Social services are a social policy field with a rapidly growing political and theoretical importance in Europe. These services enhance human welfare and the overall well-being of people, but in different ways and through different mechanisms. In this chapter, social services – with specific attention to care for older people – are evaluated from three perspectives. First, social services are examined in connection to risks people meet during their life course. Becoming old and fragile is one of such risks. However, there is a large variety in the ways life-cycle risks are taken into account by national care service policies. Second, the universality of service provision – or lack of it – is considered. From this perspective, a general weakening of universalism is observed throughout Europe. Finally, there is a distinctiveness in social service provision related to the complexity and complementarity of these services. Complexity and complementarity are at the same time strengths and weaknesses in social services provision and might explain the low status these services exhibit even today.
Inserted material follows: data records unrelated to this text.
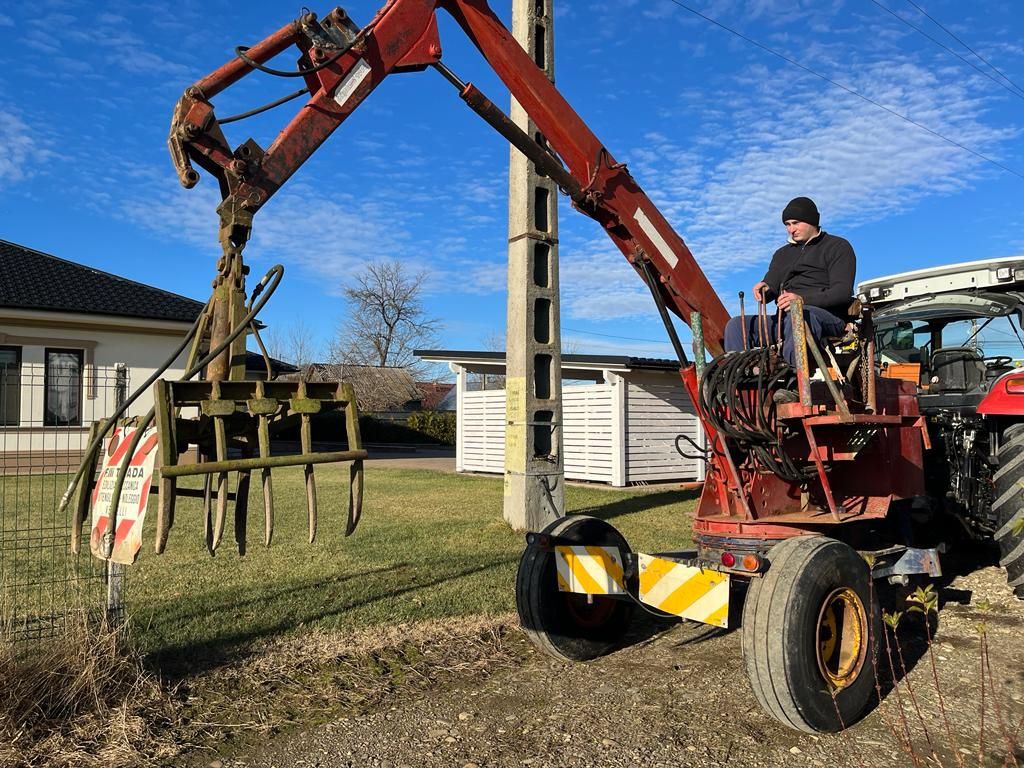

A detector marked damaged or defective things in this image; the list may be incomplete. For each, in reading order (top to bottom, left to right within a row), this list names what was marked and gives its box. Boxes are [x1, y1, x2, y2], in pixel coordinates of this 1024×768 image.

rusty metal arm [165, 0, 729, 354]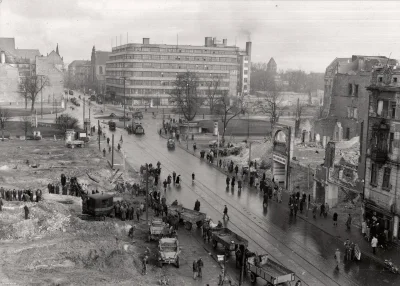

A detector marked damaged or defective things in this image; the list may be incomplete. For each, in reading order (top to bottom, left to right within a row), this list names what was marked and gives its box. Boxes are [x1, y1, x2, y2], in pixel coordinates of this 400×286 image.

damaged building [366, 65, 400, 241]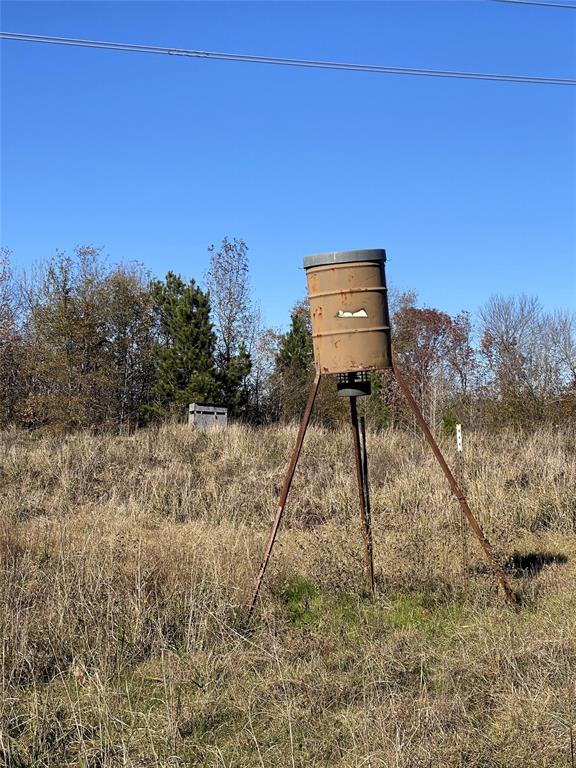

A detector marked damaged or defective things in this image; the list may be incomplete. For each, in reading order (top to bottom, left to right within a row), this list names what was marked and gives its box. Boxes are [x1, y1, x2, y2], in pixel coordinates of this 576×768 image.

rusty deer feeder [245, 249, 520, 620]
Kateřina Kubalčíková, Gábor Szüdi, Jaroslava Szüdi and Jana Havlíková
The chapter focuses on the implementation of de-institutionalisation in care for older people in the Czech Republic and Slovakia. The principles of de-institutionalisation were incorporated in the national strategic documents of both countries after the 2004 accession to the European Union. First, the question of how this concept influenced the Czech and Slovak national strategies, legislation and organisation of social services for older people is tackled. Subsequently, the chapter looks at the ‘responses’ of regional and local authorities and providers of care services for older people. Two case studies are then presented, which illustrate the ambivalent nature of the de-institutionalisation process. Particular attention is paid to the new role played by domiciliary care since this service form takes a central role as a ‘substitute’ for outdated or expensive institutionalised care. The chapter highlights how, even though a de-institutionalisation strategy was introduced at the national level in both countries, it was implemented without guaranteeing a constant and steady flow of financial resources, and the transition of national policy priorities to a ‘new’ conception of care for older people at the regional and local levels has been rather slow. As the case studies suggest, the implementation of the national strategy can actually lead to the exact opposite outcome than originally intended, with significant policy implications.